§ Input data:
Content starts

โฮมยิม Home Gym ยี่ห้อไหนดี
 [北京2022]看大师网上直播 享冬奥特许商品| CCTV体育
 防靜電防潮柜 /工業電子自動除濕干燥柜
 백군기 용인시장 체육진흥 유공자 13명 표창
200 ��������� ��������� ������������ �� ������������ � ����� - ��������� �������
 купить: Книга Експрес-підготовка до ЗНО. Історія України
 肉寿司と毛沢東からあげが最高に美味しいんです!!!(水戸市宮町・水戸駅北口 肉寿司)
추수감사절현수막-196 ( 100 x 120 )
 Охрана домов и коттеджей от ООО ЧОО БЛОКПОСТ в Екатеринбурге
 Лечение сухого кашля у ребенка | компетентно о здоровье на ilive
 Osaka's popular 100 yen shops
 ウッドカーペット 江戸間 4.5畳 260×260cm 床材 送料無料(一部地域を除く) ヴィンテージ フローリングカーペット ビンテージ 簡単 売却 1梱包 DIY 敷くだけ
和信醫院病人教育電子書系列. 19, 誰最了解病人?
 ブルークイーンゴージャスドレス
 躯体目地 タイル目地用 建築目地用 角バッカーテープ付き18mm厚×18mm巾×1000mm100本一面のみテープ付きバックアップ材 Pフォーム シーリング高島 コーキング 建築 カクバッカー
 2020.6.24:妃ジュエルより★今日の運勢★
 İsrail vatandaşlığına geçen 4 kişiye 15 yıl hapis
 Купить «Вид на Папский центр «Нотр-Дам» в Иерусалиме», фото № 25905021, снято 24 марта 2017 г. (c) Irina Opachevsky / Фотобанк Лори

Content ends

§ Task item: Look above for the line that contains "İsrail vatandaşlığına geçen". That line and every line after it through the end of the data must be written out exactly, with nothing else.

§ Output for this task:
 İsrail vatandaşlığına geçen 4 kişiye 15 yıl hapis
 Купить «Вид на Папский центр «Нотр-Дам» в Иерусалиме», фото № 25905021, снято 24 марта 2017 г. (c) Irina Opachevsky / Фотобанк Лори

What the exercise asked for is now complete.